Please now read Genesis Chapter 1 to Genesis Chapter 2v.3.

So there you go! Right at the very start of the Bible there is a controversial reading. There are those who take this very literally: the World really was made in 6 days, they believe and in the manner described. Others like to see those days as representing eras of creation, whilst on the other hand atheists use it as a way of debunking Christianity, claiming that science shows that the World was not made that way, therefore the Bible is untrue, and the Christian religion has no credibility.

And yet, science and religion are not incompatible bedfellows.
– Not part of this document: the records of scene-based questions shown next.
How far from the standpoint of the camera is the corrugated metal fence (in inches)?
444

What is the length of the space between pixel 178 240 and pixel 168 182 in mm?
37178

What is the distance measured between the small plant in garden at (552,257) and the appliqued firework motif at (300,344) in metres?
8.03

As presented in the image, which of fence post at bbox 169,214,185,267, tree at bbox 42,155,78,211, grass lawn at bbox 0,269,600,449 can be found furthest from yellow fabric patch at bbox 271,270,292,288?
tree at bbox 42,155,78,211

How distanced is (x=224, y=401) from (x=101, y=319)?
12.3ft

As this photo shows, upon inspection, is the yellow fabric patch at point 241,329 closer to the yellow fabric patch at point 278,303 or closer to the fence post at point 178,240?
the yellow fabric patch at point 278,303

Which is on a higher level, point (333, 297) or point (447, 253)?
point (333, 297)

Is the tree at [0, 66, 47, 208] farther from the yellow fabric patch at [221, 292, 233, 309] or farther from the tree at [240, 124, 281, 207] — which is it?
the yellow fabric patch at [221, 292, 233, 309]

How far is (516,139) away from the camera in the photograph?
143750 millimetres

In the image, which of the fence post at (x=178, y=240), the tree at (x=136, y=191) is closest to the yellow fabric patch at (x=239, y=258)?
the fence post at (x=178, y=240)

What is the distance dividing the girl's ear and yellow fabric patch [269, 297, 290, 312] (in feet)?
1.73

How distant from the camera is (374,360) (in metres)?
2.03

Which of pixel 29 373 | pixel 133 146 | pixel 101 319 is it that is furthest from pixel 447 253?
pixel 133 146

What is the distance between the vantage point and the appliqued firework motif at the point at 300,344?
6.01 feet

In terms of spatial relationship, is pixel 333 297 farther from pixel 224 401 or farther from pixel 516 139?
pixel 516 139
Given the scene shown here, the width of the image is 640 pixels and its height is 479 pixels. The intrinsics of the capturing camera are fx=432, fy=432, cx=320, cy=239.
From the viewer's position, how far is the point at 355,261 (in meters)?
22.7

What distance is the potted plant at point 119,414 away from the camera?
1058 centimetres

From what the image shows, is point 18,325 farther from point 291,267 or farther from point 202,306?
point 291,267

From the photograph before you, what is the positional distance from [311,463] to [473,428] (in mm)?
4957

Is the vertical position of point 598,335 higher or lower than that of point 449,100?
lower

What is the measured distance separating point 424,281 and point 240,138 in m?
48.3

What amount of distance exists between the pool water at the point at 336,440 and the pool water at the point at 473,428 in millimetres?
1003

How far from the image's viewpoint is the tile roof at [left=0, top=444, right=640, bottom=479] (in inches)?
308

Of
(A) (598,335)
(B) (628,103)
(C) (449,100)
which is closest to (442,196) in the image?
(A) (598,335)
This passage was not the first part of the Bible to be written, but was possibly first written during the Babylonian exile. However you read it, it is an uncompromising statement of identity. God was there at the start. He made the universe and the World. Nothing was made without His consent and intention. In case any of the exiles were wavering, this directly contradicted the creation theories of other religions, and restated the omnipotence of the one true God, just as it directly contradicts those today who believe the created universe is just a big accident! Even if thanks to the technological advances of modern astronomy we now know that the universe is billions of times bigger, and much older than the ancients imagined, we should not lose sight of that truth. Indeed perhaps we should be even more in awe that our God could make something so vast, wait millennia while it develops, and yet be so concerned with every fine detail, including ourselves.

However there is also more to this story than the mere mechanics of how the creation actually took place. By separating the events of creation into different stages (days), the story shows that there is order within God's creation (even demonstrated in the way that the story is written with repetitive phrases such as "Evening passed and morning came").

We might also reflect on what the story teaches us about how we treat God's creation. For instance, think about something that we have made. Perhaps that will have been a meal, maybe a piece of artwork, a garment, a plant that we have grown, a room that we have redecorated, etc. Then consider how we felt when that process, and the end product, went well. How did we feel? Were we pleased? Satisfied? Rewarded? Perhaps our feelings will be a combination of these things. Perhaps we have been particularly attached to something that we have made or done, because it was especially successful. When we think in this way we may start to glimpse at how our God sees the creation. In particular note how the text "and God was pleased with what he saw" is repeated. However special the things we have made or done may be to us, His creation is especially important to Him. So at the very least this story should start to make us think about how we treat that the World that we live in. We might like to consider these questions:-

  • How might God feel about what people do with creation?
  • How does what we have read suggest we should act now, as individuals and as a local church?